Oui, oui. C’était explicite. Nous en parlions, en y croyant d’ailleurs, lui comme moi. Je ne pense pas qu’on se soit fourvoyés. Car, en fait, qu’est-ce qui se passe aujourd’hui ? Les alliances se font sur une base tribale, puisque chacun a derrière lui sa tribu, ou son ethnie, ou sa communauté. Et, c’est cette communauté qu’on met en commun. C’est un peu cela que nous avions voulu faire, mais sans être tribalistes… Oui, oui, c’est de l’opportunisme politique, mais, on se disait pourquoi pas si ça peut aider quelqu’un à devenir ce qu’il souhaite être, si ça peut servir son ambition.
Mais, malheureusement, quelque part rue Boussengo, la mise à mort de votre relation est prononcée, et c’est le verdict du « béto na béto », et il est dur…
Oui, il est très dur. Il l’a été pour moi, mais je crois qu’il l’a été encore plus pour Matsokota, parce que l’état d’effondrement dans lequel je l’ai trouvé est quelque chose que je n’oublierai pas. C’est ce qui montre aussi qu’il n’était pas tribaliste, parce qu’il n’en aurait pas souffert comme il a souffert. Il en a souffert doublement parce que, quelque part, c’était un écueil de plus à ses ambitions, et puis il constatait qu’on était sans pitié avec lui. Son intimité, ses sentiments ne comptaient pas aux yeux de la tribu. S’il voulait faire une carrière politique, il fallait qu’il mette entre parenthèses ses amours, son intimité. Cela montre bien la solitude des hommes politiques. Ce ne sont pas des hommes libres, surtout chez nous.

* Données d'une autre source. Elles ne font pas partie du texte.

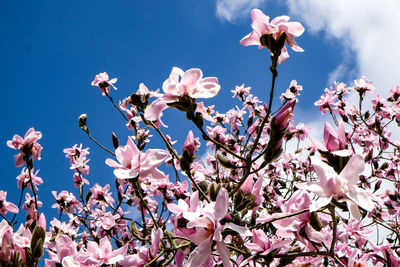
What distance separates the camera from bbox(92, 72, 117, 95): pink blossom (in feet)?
8.42

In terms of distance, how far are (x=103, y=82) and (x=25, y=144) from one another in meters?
1.06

Ce qui est étonnant, c’est que cela vous arrive en France, dans un univers rationnel et tout à fait différent. Cela vous serait-il arrivé à Brazzaville, en plein Bacongo, cela aurait sans doute eu un autre éclairage, mais en France, loin des oncles et du clan fondamental
Là-bas, tout le monde n’est-il pas un peu métissé ?
C’est ce qui fait l’ampleur de la déception. Je le dis d’ailleurs dans le livre. Si on ne pouvait pas compter sur la compréhension des étudiants, sur qui pouvait-on s’appuyer ? C’est ça qui fait le tragique un peu de cette situation. Je voudrais dire aussi que Boussengo était un microcosme qui rappelait Bacongo en France.

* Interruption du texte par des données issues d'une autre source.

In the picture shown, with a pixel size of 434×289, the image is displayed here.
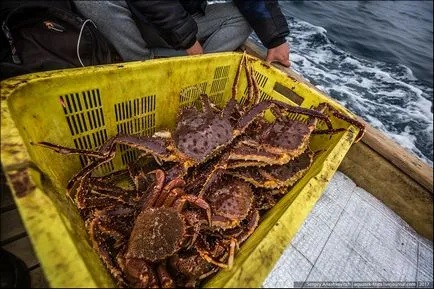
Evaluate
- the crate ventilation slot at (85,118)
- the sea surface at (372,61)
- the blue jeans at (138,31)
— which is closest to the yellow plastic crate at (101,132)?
the crate ventilation slot at (85,118)

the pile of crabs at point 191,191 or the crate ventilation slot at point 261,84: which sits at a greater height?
the crate ventilation slot at point 261,84

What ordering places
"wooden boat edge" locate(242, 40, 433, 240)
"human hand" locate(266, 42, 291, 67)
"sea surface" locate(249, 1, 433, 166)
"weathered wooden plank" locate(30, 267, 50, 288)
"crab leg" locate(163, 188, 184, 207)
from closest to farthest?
"weathered wooden plank" locate(30, 267, 50, 288) < "crab leg" locate(163, 188, 184, 207) < "wooden boat edge" locate(242, 40, 433, 240) < "human hand" locate(266, 42, 291, 67) < "sea surface" locate(249, 1, 433, 166)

Et puis, il y a le livre de la perte. Est-ce que vous perdez Mat avec la rue Boussengo, ou est-ce que vous le perdez un peu après avec cette dérive d’autonomie intime que vous avez voulu avoir avec cette histoire d’avortement ? Est-ce que ce n’est pas à ce moment-là qu’il vous en veut de n’avoir pas pu résister avec lui pour essayer de le réconforter ?

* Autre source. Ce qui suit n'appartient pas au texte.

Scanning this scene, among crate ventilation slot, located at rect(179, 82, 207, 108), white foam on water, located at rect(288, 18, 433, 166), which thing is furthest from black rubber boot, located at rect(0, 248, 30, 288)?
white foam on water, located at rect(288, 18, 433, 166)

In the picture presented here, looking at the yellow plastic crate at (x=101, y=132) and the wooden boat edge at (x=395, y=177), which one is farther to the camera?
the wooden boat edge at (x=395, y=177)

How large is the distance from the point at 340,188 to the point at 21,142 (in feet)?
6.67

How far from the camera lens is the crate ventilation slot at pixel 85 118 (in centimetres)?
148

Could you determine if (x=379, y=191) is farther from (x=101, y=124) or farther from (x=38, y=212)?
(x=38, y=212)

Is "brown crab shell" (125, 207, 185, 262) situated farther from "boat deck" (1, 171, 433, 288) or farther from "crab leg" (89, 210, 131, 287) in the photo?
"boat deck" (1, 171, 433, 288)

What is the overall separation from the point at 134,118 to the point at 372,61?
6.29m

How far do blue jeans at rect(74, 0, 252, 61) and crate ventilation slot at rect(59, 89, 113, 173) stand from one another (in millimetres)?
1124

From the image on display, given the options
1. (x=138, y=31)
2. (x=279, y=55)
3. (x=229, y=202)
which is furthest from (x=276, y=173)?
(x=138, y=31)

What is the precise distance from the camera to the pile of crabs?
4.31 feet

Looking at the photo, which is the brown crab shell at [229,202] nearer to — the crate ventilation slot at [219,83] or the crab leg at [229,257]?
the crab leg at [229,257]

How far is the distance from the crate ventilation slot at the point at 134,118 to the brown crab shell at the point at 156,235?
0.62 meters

Evidemment, ça n’était plus la même chose. Pour moi, par exemple, cette scène de l’avortement que vous évoquez est une scène à laquelle je tiens beaucoup. Lorsque j’avais fait lire le premier manuscrit à ma sur, elle m’avait demandé d’enlever cette partie. J’ai longtemps réfléchi, et je l’ai maintenue. Je sais qu’aujourd’hui encore beaucoup de Congolais sont choqués par cette partie. Beaucoup de journalistes m’ont dit que je ternissais mon image. Je sens que ça ne passe pas. Même ma collègue la ministre Dambezet m’a dit que le livre était bien mais qu’il y avait des choses qu’on aurait préféré ne pas voir. Je sais qu’elle fait allusion à ce passage. Mais, moi, j’y tiens, parce que ça montre qu’il n’y a pas perte, parce qu’il n’était pas obligé de m’aider. Il le fait après avoir évidemment demandé des explications. Et là, c’est un côté de Mat que peut-être les gens ne connaissent pas. C’était un juriste, et l’avortement étant interdit, c’était peut-être une manière de le piéger. Il pose des questions pour voir s’il peut prendre le risque, et il finit par le prendre avec beaucoup de tendresse.
C’est un moment effrayant de vérité !
Absolument. Je suis convaincue, après ce passage, qu’il y a quelque chose qui est resté, même si l’amour n’est plus ce qu’il était, une amitié très forte qui résiste à tout. D’ailleurs, la suite du roman le montre. En fait, à partir du moment où nous nous séparons, il n’y a plus aucun contact sexuel, même physique, mais nous nous retrouvons toujours avec la même émotion, la même amitié, le même amour. Nous sommes toujours contraints de nous revoir. Je me suis interrogée lorsque j’écrivais ce livre : pourquoi, au fond, a-t-il pris tellement de risques pour ces brefs moments de rencontre alors qu’il était traqué ? J’en suis arrivée à la conclusion qu’il devait savoir qu’il allait mourir, et qu’il a voulu que je témoignage. C’est comme cela que je l’interprète. Il a voulu m’expliquer ce qui s’était passé, comment il avait été accusé à tort, en n’expliquant pas tout d’ailleurs. Dans l’ensemble, il se sentait victime et il a voulu que je témoigne.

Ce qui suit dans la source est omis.